[Items from a dataset]

--------------------------------------------------

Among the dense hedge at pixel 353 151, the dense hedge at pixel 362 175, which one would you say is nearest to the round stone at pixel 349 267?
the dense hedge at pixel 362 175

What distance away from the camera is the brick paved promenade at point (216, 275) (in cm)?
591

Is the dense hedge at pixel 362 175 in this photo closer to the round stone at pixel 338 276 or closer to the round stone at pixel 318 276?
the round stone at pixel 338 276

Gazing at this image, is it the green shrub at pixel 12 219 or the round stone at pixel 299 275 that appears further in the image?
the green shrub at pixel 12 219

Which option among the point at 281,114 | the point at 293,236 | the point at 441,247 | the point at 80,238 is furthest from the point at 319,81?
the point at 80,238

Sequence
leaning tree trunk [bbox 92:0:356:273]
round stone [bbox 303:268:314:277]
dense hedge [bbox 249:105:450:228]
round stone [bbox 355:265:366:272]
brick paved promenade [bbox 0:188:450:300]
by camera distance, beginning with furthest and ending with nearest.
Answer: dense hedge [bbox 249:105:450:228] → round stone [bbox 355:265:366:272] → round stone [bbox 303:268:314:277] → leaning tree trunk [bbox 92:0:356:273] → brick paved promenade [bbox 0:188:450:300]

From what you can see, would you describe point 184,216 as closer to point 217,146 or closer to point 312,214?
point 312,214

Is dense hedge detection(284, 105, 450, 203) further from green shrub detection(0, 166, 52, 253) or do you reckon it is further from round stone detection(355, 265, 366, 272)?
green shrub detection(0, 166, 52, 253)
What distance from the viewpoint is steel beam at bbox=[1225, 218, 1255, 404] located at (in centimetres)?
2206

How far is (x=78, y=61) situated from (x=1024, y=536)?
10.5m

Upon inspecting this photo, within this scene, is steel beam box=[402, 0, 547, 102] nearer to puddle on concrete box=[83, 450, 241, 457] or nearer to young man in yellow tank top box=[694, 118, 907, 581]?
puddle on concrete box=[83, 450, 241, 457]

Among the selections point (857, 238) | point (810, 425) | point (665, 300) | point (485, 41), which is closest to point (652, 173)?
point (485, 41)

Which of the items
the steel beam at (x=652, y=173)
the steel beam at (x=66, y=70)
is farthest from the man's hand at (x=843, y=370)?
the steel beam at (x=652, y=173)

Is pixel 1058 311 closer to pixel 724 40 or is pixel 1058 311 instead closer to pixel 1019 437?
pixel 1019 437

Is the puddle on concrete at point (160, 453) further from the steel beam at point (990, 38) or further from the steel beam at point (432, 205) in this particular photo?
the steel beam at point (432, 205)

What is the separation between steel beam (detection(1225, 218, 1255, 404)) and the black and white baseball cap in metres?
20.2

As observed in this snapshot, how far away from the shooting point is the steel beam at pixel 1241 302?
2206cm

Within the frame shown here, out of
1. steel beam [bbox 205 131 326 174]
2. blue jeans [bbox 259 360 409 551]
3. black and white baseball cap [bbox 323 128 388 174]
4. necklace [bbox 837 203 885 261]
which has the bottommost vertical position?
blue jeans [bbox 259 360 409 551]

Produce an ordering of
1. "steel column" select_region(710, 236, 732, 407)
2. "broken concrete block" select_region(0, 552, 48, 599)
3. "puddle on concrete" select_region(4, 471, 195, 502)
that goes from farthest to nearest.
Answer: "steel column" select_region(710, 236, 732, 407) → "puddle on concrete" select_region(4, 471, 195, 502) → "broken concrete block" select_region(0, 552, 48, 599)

--------------------------------------------------

> [Do this]: All lines from the one containing "Within the frame shown here, out of" through the end of the records, both ends included, are to be quoted exactly; please add nothing else.

> [Result of this exercise]:
Within the frame shown here, out of
1. steel beam [bbox 205 131 326 174]
2. blue jeans [bbox 259 360 409 551]
3. black and white baseball cap [bbox 323 128 388 174]
4. necklace [bbox 837 203 885 261]
which has the bottommost vertical position?
blue jeans [bbox 259 360 409 551]

Produce an ordering of
1. "steel column" select_region(710, 236, 732, 407)
2. "broken concrete block" select_region(0, 552, 48, 599)
3. "puddle on concrete" select_region(4, 471, 195, 502)
that goes from farthest to nearest.
Answer: "steel column" select_region(710, 236, 732, 407) → "puddle on concrete" select_region(4, 471, 195, 502) → "broken concrete block" select_region(0, 552, 48, 599)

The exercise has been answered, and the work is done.